■ Text section:
####################

Trail Rated: Troy Lee EG and KG Armor Built to All-Mountain, Enduro Spec

Armor

The Troy Lee Designs EG 5550 elbow guards and KG 5450 knee guards go together like Dr. Evil and Mini Me.

Finding a bike isn’t the problem…every time you turn around another amazing all-mountain/enduro/trail ride bike is rolling into your LBS. But scour those same shops for purpose-built accessories to go with it and you’ll likely end up making compromises–particularly when it comes to body armor. While the kind of riding one does on such a bike could certainly benefit from the added protection and confidence padding brings, most of what you’ll find is excessive downhill-level gear, which while protective, is hard to carry, heavy, and a bitch to pedal in–overkill to say the least.

So-called “soft shell” pads made with strain-rate reactive materials–Poron or d30, for example–that go from soft to hard on impact have helped with portability, but their coverage lacks, and their density makes them as heavy as their hard-shelled counterparts. They perform very well in certain impacts and not so good in others and are susceptible to tearing. They’re also usually wrapped in sweat-inducing neoprene, inspiring the well-earned nickname “knee diapers.”

####################

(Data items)
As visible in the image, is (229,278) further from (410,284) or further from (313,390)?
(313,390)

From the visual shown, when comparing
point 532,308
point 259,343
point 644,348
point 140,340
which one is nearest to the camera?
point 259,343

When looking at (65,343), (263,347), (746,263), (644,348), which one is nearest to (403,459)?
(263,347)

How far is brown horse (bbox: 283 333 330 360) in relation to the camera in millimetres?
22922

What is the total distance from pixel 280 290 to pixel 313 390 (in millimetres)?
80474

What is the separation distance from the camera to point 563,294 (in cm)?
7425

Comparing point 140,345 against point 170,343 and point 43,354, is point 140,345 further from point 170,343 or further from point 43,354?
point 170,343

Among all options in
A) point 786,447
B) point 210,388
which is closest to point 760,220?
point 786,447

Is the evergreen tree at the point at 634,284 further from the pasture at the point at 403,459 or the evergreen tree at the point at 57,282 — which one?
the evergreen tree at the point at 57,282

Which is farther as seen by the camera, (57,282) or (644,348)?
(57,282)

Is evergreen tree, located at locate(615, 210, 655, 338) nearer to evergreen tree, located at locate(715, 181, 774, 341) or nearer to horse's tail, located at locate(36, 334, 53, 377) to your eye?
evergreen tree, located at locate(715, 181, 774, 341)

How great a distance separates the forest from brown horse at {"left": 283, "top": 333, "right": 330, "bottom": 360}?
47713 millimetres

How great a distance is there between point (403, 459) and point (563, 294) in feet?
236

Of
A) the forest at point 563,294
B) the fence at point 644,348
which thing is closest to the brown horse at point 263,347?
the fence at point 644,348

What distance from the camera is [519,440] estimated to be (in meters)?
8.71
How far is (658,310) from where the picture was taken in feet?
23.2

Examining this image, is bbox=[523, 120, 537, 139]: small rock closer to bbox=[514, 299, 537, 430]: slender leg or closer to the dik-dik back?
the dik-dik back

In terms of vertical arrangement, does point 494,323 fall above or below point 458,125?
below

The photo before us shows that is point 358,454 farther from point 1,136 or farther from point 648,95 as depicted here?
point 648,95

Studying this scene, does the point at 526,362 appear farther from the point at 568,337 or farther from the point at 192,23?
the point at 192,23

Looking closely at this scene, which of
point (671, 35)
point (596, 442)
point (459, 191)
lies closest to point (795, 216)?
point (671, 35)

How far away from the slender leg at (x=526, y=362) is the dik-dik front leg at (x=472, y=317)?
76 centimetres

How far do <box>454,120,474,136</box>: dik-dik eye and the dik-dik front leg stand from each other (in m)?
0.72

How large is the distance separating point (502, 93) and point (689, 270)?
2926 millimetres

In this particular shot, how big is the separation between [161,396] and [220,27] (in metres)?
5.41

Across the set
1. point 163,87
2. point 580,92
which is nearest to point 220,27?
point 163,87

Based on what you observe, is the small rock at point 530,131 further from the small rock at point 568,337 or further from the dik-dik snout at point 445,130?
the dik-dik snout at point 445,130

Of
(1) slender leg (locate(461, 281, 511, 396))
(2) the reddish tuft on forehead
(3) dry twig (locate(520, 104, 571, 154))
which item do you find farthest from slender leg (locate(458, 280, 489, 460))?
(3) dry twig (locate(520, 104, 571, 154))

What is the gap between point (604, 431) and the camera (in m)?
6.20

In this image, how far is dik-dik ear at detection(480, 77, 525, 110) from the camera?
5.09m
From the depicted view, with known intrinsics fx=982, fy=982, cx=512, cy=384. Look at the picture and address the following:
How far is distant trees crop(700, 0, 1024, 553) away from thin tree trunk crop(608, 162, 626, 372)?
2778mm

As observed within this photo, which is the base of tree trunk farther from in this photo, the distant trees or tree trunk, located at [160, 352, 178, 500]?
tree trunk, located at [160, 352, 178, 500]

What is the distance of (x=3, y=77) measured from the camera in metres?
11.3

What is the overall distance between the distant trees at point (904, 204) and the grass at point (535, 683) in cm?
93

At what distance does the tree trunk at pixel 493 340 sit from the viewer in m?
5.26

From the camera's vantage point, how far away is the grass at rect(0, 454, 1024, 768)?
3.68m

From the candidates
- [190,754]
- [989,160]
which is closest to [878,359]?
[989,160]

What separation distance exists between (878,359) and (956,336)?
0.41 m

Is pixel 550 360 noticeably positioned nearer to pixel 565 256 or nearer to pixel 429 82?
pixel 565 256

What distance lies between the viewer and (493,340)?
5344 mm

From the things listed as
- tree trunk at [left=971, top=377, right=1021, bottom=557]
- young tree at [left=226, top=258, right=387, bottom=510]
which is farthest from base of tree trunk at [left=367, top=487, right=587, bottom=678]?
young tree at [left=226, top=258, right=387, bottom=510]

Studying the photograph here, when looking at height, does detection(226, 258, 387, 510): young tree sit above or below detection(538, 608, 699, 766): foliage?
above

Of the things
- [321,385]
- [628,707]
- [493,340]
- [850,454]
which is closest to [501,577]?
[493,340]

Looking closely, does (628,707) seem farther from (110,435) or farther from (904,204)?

####################

■ What you will do:
1) Reproduce the passage of the knee and elbow guard review from "Trail Rated: Troy" up to and including "and Mini Me.".
2) Extend the knee and elbow guard review onward from its final sentence.
The listing above is not required for any of the work that follows.

■ Responses to the tasks:
1)
Trail Rated: Troy Lee EG and KG Armor Built to All-Mountain, Enduro Spec

Armor

The Troy Lee Designs EG 5550 elbow guards and KG 5450 knee guards go together like Dr. Evil and Mini Me.

2)
A couple years ago, Troy Lee Designs quietly released a hybrid series of guards cutting weight and bulk substantially while providing acceptable protection and pedalability. The accounting department apparently handled the naming, dubbing the elbow guards the EG 5500/5550, while the knee guards got the snappy KG 5400/5450 moniker. They each come in two lengths–”00″ indicating short, joint-only coverage, and “50″ indicating an additional extension covering the forearm or shin. For this test, we only examined the fuller-coverage EG 5550 and KG 5450 models.

Enter the matrix: the right materials in the right place
Eschewing neoprene in favor of a Spandex/nylon mix, the base sleeve of the guards feel more like arm and leg warmers than a suffocating wetsuit. Rather than using a simple fabric tube, however, TLD have sewn several pieces of fabric into their tapered X-Fit configuration–an ergonomic matrix designed to compliment the way the elbows and knees naturally flex. Tighter fitting rubber/elastic grip zones at the top and bottom of each piece keeps the guards secure and in place without the need for adjustable straps or buckles.

The snug-fitting X-Fit Spandex/nylon blend comfortably allows both the elbow and knee guards to flex naturally.

For the protective function, TLD takes a layered approach using what they call Strata-Foam–variable density plies of specially molded and cut foam, sandwiched to provide high-impact protection in some areas and flexibility in others. Tough, abrasion-resistant Aramid fabric encloses the layers and are punctuated by some tasteful, rubber molded brand logos.

Hitting the trail
As armor goes, the EG and KG guards are the most comfortable we’ve ever pedaled in. The well-executed articulation zones conform to the body as-advertised and the lack of bulk is noticeable both when worn or stowed in a pack. At 490 grams for the set, the combined weight of the elbow and knee guards are less than half the weight of my former go-to armor set, the Fox Launch elbow and leg guards. That’s a weight savings of more than a pound–a fact that more often persuades me to bring them along on those “could go either way” rides.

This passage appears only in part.